Le total cumulé des prorogations des mandats des conseils élus ne doit pas dépasser la durée du mandat du conseil municipal ou régional qui est de cinq ans. Or, selon des informations recueillies auprès de participants à la plus récente réunion du Cndp, tenue le 12 juin 2020, le Premier ministre, président dudit Cndp, a saisi la Cour constitutionnelle en vue de la voir se prononcer sur l'impossibilité pour la Ceni d'organiset les élections locales à date. Maître Issaka Souna trouve ainsi un grand avocat de sa cause qui, peutêtre parce qu'il a intérêt à ce qu'il en soit ainsi, s'est senti en devoir d'introduire la requête auprès de la plus haute juridiction en matière d'élections. Mais on ignore toujours si Brigi Rafini l'a fait au nom de son gouvernement ou au nom de la Ceni qui est, il ne faut pas le perdre de vue, une institution constitutionnelle.
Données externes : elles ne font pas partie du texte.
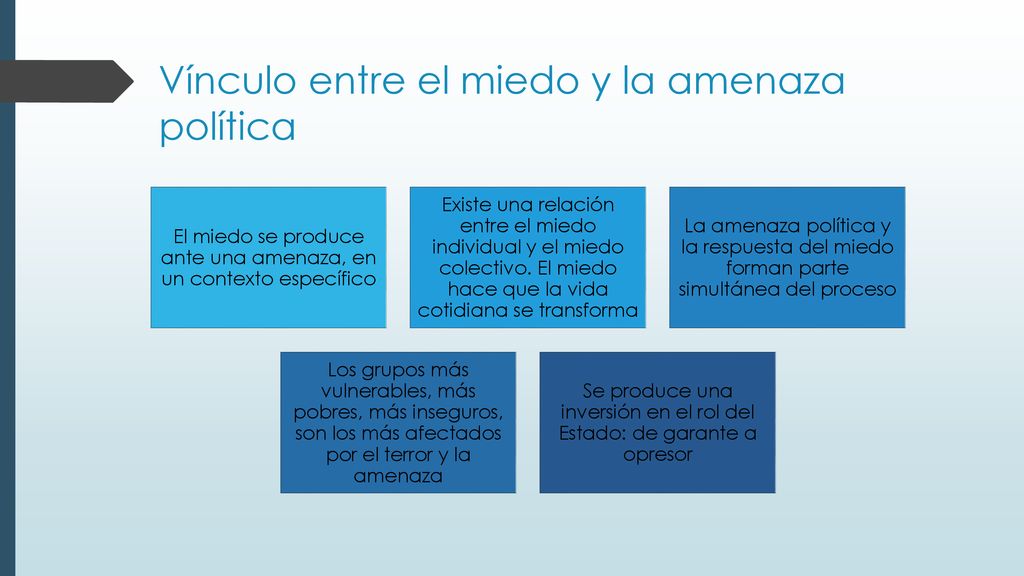 Vínculo entre el miedo y la amenaza política

El miedo se produce ante una amenaza, en un contexto específico

Existe una relación entre el miedo individual y el miedo colectivo. El miedo hace que la vida cotidiana se transforma

La amenaza política y la respuesta del miedo forman parte simultánea del proceso

Los grupos más vulnerables, más pobres, más inseguros, son los más afectados por el terror y la amenaza

Se produce una inversión en el rol del Estado: de garante a opresor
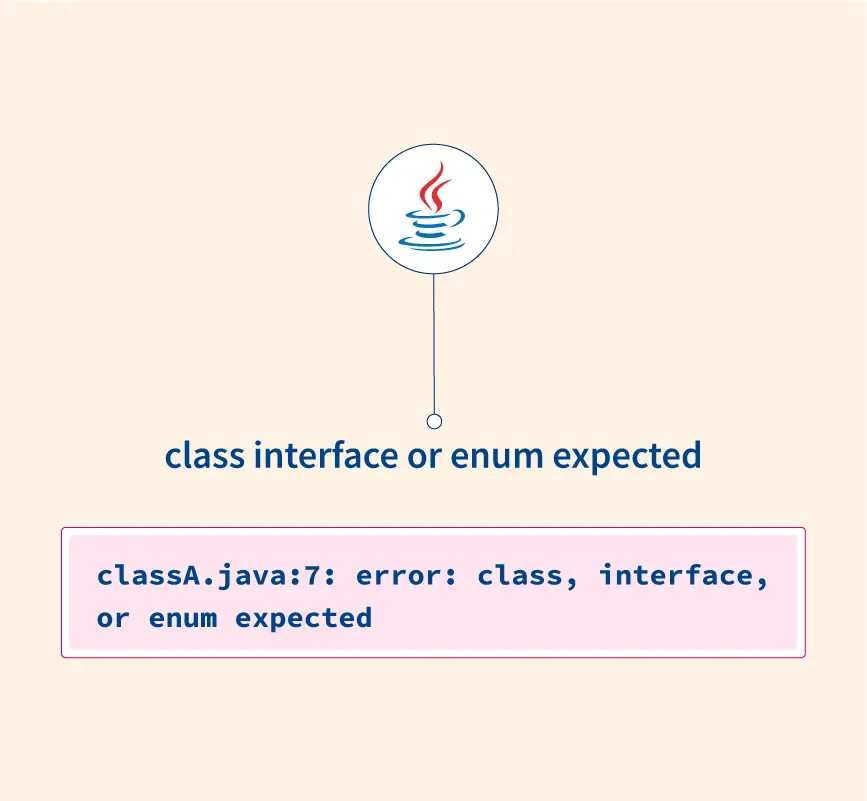 class interface or enum expected

classA.java:7: error: class, interface, or enum expected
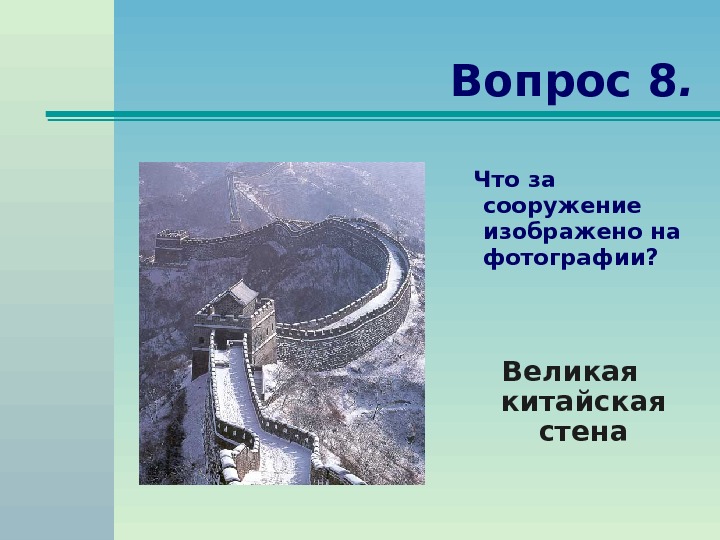 Вопрос 8.

Что за сооружение изображено на фотографии?

Великая китайская стена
A-t-elle dans ce cas besoin d'une tutelle - soit-elle celle du gouvernement - pour s'adresser à la Cour constitutionnelle ? En tant qu'institution constitutionnelle, n'a-t-elle pas plutôt des rapports verticaux avec la Cour constitutionnelle, une autre institution constitutionnelle ? À moins qu'il y ait des institutions constitutionnelles de seconde zone - l'éclairage des juristes est requis - la Ceni de Maître Souna devrait s'adresser directement et sans intermédiaire à la Cour constitutionnelle.
Et puisque ce n'est pas le cas, dans une situation où les soupçons sont forts quant à la volonté du Pnds d'user de tous les subterfuges possibles, y compris dans l'usage de moyens légaux à des fins politiciennes, pour éviter des élections locales qui le mettraient nécessairement à nu dans son impopularité, il y a de quoi donner raison à ceux qui estiment qu'il s'agit là d'une collusion grave entre le gouvernement et la Ceni. Du reste, la composition de la Ceni, avec son appendice stratégique qu'est la Direction du fichier électoral biométrique (Difeb), ne laisse aucun doute sur la mainmise du Pnds sur l'institution de maître Souna.
Quoi qu'il en soit, ni la Ceni, ni le gouvernement, n'a d'excuses pour justifier cet ultime report des élections régionales et municipales d'autant plus la prorogation de février 2020 est la toute dernière qu'autorise la loi. Et la Ceni, tout comme le gouvernement, le sait parfaitement. Pressenti comme un autre coup de force du Pnds qui, depuis neuf ans, conduit les affaires publiques selon son bon vouloir et ses humeurs, le report des élections locales sera sans doute la goutte d'eau qui fera déborder le vase. La vérité est que la Ceni a traîné les pieds pendant un temps fou qui n'a à rien à voir avec l'insécurité et la pandémie. L'insécurité et la pandémie constituent un alibi qui ne pourrait pas suffire pour exonérer la Ceni. Comment, comme le dit Ousseini Salatou, une Ceni qui est installée depuis quatre ans, ne puisse pas organiser des élections locales dans la quatrième année alors qu'on a pu organiser quatre élections en neuf mois dans ce pays ? Mauvaise foi ou démarche délibérée ?
Dès le départ, l'on a vu la Ceni venir. Cette histoire de Covid 19 arrangeait ses affaires. Le retard, accumulé durant des mois, pouvait être mis sur le dos de cette pandémie décidément bienvenue pour sauver les meubles à maître Souna et ses équipiers. Quant au préil sécuritaire, il faut bien observer que la situation n'a guère empêché la Ceni de couvrir la région de Diffa à hauteur de 88,89%, ce qui constitue une prouesse dans une région qui est en état d'urgence permanente depuis 2015.
Maître Souna, peut-on dire, est dans d sales draps. Il sera, dans peu de temps, pris sous des feux nourris. S'il n'arrive pas à organiser les élections régionales et municipales à date, il doit savoir qu'il a d'ores et déjà échoué dans sa mission. Et lorsqu'on échoue et qu'on l'avoue publiquement, l'on n'a pas d'autre choix que de rendre son tablier. C'est une question d'honneur et de fierté personnelle. Maître Souna est attendu au tournant. C'est à lui de donner la preuve qu'il n'a une autre mission.